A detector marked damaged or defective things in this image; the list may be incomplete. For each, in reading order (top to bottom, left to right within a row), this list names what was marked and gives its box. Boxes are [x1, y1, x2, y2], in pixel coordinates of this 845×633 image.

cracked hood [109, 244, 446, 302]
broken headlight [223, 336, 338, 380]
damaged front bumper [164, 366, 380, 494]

.....

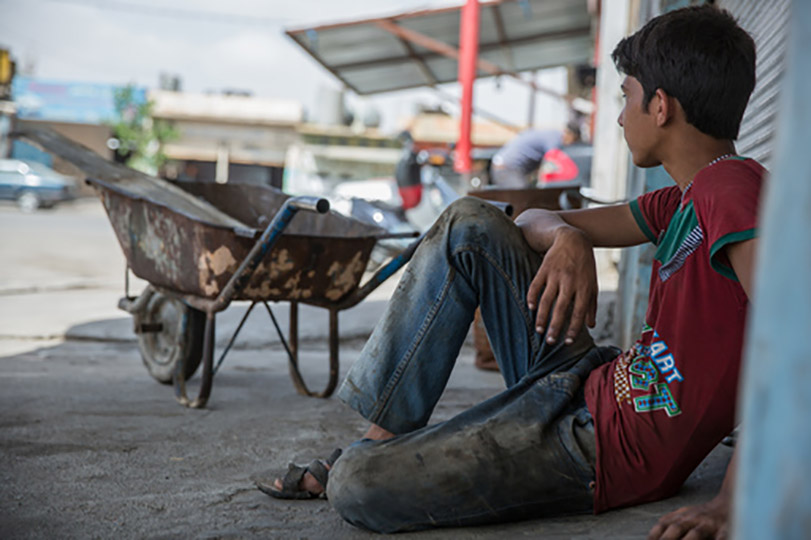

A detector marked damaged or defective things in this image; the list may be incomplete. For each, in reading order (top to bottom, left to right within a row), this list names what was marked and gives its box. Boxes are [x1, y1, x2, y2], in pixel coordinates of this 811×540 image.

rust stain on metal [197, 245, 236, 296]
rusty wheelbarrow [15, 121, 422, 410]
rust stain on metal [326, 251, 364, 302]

.....

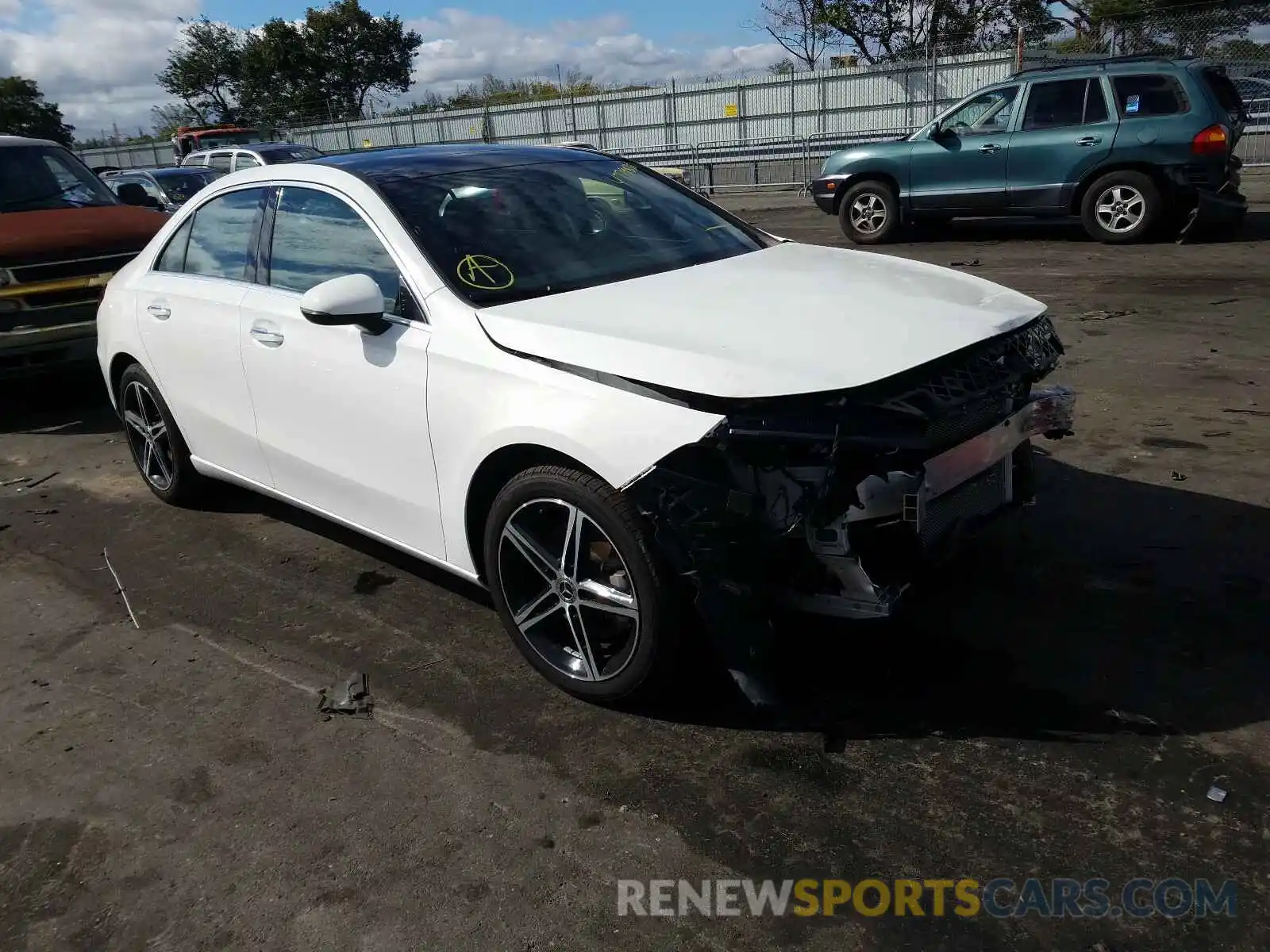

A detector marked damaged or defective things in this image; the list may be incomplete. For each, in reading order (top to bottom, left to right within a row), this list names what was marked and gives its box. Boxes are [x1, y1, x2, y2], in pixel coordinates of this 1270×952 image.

.....

Convert the data from the line with "this 811×540 image." up to and including the line with "rust stain on metal [326, 251, 364, 302]" into a two-column CSV with the headers instruction and response. Give one row for each text and its answer, with each in a single quoted field and line breaks replaced by spaces.

Final result
instruction,response
"A detector marked damaged or defective things in this image; the list may be incomplete. For each, in reading order (top to bottom, left to right within a row), this list names what was marked and gives its box. Boxes are [x1, y1, x2, y2], in pixel coordinates of this 811×540 image.","rust stain on metal [197, 245, 236, 296] rusty wheelbarrow [15, 121, 422, 410] rust stain on metal [326, 251, 364, 302]"